Sunday Ride Guide

How We Run the Sunday Rides

The Sunday morning rides are our “main event”. You don’t have to call ahead or “join” to ride with us. Just show up. In times of bad weather, it is a good idea to look at the website Message Board, where calling it off, or delaying the start may be discussed. Unless otherwise announced, we do not have pre-determined routes for our rides. We discuss people’s time constraints at the meeting place, “volunteer” someone as route director, and off we go. Expect rides between 25 and 50 miles, or up to 3 hours. Pace rarely averages below 16mph (not including stops). Riders who can complete our Time Trial course in less than 40 minutes (an 18mph average speed) should have no problem riding with us on Sunday.

When riding with us in Sharon, you should be aware of three fundamental rules we use. The first two are as follows:
1. This is a group ride. While we don’t always stay within drafting distance of each other, we will stop the front to let people off the back catch up. If someone gets a flat, we stop.
2. We don’t leave people out on the road. If you start with us, expect to finish with us. If the group disappears ahead of you, don’t turn around! We will collect you eventually.

A typical Sunday ride will have 3 kinds of riders; the type “A” riders are going to stay up front no matter what, the (majority) “B” riders are going to stay with the A’s within reason, and the “C” riders are just trying to hang on. We all have days in each category, and sometimes rides where we go from an A at the start to a C by the end. The point is, we are not all the same, and we do not try to make everyone ride the same way.

The more A riders that show up, the faster the ride is going to be. It is just a natural result from having a bunch of people who all think that being near the front is important. If someone goes hard, well, they are going to go hard too. If a gap opens, they bridge it. Anything to avoid falling out of the draft or being out of contention for the next town line. The B riders will stay with the A’s generally until the next “jam”, where they will let it go and expect to regroup shortly anyway. It is not like a race — the A’s will never just take off and disappear.

We don’t do anything to restrict the speed of the front — at least in the short term. But we have a rule we have developed to keep the group together. It applies to everyone on the ride. It is critical to apply it, because we do not have marked or mapped routes. Most of the time, the leader hasn’t even decided the route until they get there, probably because they didn’t know they would be volunteering for the job!

The Gap Rule
Do not let the next rider behind you out of your sight.

This is a simple rule, but it has some complex ramifications. A simple conclusion is that if you are the last rider, you should know it, and you don’t have to worry about anyone but yourself. If you then pass someone, tell them you are the last rider, so they know they are now “it”. Another point is that “sight” matters, not distance. You can be a half-mile ahead of the next person, and you are still ok if they can see you. If they can see you, they are able to know where “the group” is, where the turns are, and so on. Now, we expect to lose sight of people for brief moments, especially when making turns. The critical thing is whether the following rider knows where the turn is. This means the following rider has a responsibility to keep their head up and watch for such things.

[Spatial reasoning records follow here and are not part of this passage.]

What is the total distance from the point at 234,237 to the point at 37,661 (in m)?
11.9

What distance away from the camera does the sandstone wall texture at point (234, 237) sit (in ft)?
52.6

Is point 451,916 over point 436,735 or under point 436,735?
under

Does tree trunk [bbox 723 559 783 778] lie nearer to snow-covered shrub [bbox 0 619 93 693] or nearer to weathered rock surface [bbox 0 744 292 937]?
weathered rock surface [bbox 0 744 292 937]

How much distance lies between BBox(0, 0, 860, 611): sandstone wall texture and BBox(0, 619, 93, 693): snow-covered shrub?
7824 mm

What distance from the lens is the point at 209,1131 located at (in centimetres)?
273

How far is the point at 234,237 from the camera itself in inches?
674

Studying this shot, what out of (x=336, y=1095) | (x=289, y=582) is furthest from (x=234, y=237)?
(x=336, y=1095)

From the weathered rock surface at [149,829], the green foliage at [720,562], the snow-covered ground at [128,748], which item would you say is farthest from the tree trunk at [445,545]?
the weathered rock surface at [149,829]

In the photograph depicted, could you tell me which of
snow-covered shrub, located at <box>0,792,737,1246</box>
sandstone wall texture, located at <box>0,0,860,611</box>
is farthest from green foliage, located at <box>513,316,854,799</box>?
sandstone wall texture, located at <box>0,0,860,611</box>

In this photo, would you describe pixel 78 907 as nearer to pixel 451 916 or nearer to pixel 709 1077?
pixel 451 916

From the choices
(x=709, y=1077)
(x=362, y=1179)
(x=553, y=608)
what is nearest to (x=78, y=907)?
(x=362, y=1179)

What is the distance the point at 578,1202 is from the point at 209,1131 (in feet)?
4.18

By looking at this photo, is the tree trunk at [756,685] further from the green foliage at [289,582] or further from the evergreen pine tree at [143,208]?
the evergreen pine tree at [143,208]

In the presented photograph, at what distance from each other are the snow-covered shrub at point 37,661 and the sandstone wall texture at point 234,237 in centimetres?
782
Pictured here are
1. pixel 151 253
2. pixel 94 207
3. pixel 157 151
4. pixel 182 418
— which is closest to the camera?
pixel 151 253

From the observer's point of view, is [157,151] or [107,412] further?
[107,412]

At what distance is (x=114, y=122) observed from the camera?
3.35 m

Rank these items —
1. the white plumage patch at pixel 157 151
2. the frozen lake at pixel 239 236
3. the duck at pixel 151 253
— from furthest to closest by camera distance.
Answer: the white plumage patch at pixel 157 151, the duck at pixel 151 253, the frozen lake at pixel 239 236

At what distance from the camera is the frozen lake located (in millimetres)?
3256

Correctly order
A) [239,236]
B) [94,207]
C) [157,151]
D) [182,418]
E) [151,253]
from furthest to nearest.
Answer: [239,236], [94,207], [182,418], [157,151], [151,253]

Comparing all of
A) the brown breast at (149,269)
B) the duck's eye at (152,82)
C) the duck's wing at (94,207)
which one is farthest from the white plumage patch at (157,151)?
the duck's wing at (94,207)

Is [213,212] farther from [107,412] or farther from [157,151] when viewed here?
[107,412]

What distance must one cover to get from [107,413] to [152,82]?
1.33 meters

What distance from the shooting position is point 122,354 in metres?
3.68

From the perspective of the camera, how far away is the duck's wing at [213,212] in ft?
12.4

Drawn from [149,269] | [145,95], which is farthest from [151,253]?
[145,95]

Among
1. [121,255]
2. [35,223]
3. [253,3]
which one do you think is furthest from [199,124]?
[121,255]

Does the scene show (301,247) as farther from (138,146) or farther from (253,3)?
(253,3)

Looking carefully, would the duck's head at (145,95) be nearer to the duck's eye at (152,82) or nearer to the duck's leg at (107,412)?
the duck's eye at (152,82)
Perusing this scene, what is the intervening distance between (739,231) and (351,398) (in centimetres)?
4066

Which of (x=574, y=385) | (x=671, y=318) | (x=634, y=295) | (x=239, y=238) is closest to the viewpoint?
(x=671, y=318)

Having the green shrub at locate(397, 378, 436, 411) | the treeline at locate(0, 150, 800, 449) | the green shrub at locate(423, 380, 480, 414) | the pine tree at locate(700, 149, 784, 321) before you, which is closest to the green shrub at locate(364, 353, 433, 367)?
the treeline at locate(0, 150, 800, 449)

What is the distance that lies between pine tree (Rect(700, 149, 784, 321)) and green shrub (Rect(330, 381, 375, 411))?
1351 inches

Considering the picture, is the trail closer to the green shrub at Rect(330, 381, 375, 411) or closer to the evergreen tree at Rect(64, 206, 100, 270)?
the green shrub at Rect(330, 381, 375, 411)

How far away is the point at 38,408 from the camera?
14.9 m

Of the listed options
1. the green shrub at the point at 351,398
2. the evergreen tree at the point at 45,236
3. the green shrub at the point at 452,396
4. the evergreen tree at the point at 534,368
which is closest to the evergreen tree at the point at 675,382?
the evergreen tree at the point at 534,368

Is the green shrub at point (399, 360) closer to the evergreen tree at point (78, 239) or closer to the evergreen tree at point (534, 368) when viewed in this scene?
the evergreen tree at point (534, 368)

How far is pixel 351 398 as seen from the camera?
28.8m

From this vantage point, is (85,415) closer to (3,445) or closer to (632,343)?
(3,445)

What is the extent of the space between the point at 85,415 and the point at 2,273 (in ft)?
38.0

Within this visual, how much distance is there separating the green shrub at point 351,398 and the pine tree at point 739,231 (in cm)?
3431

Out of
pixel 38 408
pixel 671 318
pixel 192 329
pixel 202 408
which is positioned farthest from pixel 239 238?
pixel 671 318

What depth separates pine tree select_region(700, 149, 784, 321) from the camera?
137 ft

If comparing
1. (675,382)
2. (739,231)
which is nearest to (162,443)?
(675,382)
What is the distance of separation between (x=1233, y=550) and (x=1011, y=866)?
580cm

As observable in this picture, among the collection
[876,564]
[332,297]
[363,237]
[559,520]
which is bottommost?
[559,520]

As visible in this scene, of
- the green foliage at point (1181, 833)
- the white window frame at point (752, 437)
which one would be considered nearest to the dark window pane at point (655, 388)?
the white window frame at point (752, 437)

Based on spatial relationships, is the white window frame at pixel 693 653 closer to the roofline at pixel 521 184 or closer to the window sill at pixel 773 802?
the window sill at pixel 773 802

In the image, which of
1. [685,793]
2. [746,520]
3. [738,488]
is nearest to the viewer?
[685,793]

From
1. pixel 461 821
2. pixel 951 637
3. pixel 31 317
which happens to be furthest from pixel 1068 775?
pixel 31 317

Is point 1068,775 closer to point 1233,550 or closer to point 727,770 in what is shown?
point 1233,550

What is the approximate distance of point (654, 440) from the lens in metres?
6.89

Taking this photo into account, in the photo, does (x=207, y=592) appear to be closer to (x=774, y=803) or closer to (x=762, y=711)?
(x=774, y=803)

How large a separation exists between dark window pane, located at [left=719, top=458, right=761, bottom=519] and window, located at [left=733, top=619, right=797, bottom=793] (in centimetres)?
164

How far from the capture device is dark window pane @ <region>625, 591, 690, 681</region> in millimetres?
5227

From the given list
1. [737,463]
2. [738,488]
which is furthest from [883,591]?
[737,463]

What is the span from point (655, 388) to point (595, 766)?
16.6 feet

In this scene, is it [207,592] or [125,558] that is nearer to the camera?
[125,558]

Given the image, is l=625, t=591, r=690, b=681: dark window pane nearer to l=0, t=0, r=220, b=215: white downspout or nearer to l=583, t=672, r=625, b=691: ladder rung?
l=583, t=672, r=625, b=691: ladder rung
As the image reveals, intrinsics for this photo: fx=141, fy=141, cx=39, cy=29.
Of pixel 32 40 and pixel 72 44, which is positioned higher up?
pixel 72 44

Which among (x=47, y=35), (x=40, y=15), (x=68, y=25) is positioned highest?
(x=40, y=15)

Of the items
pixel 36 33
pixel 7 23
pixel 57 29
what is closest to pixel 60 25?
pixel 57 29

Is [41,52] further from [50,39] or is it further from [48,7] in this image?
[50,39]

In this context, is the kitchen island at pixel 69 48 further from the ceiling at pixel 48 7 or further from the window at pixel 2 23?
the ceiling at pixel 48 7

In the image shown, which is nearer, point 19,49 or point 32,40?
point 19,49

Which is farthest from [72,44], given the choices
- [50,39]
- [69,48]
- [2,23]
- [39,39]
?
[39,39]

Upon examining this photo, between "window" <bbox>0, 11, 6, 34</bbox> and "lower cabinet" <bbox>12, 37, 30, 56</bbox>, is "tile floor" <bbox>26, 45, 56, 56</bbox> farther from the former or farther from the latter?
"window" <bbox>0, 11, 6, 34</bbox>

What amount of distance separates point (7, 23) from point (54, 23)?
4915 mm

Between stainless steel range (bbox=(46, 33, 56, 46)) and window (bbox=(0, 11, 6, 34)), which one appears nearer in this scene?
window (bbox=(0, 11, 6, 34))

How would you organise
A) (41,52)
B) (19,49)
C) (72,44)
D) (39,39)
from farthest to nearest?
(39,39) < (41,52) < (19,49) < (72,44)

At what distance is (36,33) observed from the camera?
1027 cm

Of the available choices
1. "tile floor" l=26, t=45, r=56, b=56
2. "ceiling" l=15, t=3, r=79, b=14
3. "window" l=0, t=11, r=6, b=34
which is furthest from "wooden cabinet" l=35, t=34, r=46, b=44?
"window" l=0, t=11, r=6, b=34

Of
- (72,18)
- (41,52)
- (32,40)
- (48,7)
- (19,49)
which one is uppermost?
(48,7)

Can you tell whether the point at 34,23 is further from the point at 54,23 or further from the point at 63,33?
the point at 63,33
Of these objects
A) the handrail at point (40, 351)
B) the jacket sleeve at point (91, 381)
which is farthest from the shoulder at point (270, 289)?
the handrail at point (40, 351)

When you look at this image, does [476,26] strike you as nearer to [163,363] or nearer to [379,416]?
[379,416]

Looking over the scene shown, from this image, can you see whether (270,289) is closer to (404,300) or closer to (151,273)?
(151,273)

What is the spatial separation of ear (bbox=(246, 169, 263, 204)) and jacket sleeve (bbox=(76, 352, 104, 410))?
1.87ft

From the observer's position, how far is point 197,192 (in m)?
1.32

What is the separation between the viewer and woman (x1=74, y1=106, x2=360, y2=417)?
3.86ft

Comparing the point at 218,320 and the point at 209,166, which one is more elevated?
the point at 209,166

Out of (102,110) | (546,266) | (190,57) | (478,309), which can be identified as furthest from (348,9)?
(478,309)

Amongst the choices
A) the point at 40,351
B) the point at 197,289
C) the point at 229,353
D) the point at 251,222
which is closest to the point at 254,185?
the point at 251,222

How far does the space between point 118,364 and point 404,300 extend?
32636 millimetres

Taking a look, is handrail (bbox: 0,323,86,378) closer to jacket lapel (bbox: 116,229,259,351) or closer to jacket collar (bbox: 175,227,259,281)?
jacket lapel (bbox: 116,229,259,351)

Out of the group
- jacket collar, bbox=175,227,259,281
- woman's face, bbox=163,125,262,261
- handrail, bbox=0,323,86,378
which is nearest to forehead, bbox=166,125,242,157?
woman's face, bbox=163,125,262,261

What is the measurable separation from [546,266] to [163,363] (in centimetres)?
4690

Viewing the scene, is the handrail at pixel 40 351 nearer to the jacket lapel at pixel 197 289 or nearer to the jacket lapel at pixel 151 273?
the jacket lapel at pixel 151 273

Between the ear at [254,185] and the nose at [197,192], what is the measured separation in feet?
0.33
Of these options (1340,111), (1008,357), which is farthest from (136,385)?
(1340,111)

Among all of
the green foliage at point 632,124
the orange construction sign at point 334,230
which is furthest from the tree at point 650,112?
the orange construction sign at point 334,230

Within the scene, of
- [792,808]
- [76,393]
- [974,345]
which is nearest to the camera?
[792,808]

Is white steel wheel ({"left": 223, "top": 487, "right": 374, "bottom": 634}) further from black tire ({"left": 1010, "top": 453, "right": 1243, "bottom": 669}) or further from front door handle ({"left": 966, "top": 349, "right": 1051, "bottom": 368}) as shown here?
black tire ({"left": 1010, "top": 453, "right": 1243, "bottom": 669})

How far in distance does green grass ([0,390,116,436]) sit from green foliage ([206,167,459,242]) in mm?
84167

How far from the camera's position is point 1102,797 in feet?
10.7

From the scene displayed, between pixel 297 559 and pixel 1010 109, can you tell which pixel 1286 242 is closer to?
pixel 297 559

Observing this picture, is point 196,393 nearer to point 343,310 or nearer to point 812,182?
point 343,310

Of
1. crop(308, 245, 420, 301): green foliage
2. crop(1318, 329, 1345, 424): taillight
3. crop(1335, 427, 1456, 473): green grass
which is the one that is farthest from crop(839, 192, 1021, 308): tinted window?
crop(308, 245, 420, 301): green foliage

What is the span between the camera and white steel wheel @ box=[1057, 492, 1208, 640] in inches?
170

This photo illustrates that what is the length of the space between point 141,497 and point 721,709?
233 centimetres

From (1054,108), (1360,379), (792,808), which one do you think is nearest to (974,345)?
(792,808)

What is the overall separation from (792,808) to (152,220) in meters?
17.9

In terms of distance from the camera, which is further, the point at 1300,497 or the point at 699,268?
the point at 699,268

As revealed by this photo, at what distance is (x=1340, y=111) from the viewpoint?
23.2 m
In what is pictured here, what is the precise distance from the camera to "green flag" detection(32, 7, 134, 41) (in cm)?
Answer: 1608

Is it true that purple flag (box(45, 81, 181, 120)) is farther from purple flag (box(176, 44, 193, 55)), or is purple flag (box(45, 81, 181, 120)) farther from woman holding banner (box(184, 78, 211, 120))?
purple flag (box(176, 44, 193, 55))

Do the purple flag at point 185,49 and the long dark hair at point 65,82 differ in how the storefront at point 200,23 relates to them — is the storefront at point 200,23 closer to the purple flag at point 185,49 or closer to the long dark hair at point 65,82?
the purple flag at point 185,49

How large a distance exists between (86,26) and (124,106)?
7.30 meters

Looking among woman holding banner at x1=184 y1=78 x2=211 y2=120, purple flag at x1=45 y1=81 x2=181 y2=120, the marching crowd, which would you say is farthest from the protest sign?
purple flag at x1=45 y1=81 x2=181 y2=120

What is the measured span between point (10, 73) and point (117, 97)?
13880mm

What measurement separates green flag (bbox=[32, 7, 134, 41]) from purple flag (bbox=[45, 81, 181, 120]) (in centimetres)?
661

Once you have lost the next rider behind you, it is your responsibility to slow down (at first) to see if they catch up. Barring that, stop. If they still don’t catch up, either stay put or go back for them. If they had a flat or something, they will appreciate the company. Meanwhile, your absence will be missed, and the “stop” will percolate up to the front.

Obviously, if you decide to leave the group, and return home on your own, you will screw up the ride unless you tell someone. We will all be looking for someone who isn’t there. So if you are contemplating this on a particularly bad day, don’t leave when you are off the back, but when we next regroup. This allows the leaders to adjust the count (we take a count when we start, and count at every regroup point), and it might even give you some company if someone else decides to return early as well.

We have sometimes used FRS radios, one on the front and one with someone watching the back. This reduces the responsibility to keep things together to just two people. As we developed as a group, we found that we were sticking together so much that the radios weren’t worth their weight. So it is not common to have the radios, and the Gap Rule should be applied.

We have all been in the position of the slowest “C” rider of the day, thinking we are slowing everyone down, feeling bad about not keeping up. Yet we all were helped along by people who didn’t treat us like slugs and truly wanted us to be there. We want to be those people. Welcome to the group.